Data to use:

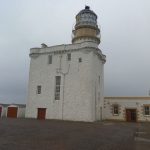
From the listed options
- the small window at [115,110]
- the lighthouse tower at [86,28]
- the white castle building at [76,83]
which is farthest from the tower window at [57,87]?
the small window at [115,110]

To do: Repeat the data above word for word, leaving out the picture.

Solution to this problem:
From the listed options
- the small window at [115,110]
- the lighthouse tower at [86,28]
- the white castle building at [76,83]
which is farthest from the tower window at [57,87]?
the small window at [115,110]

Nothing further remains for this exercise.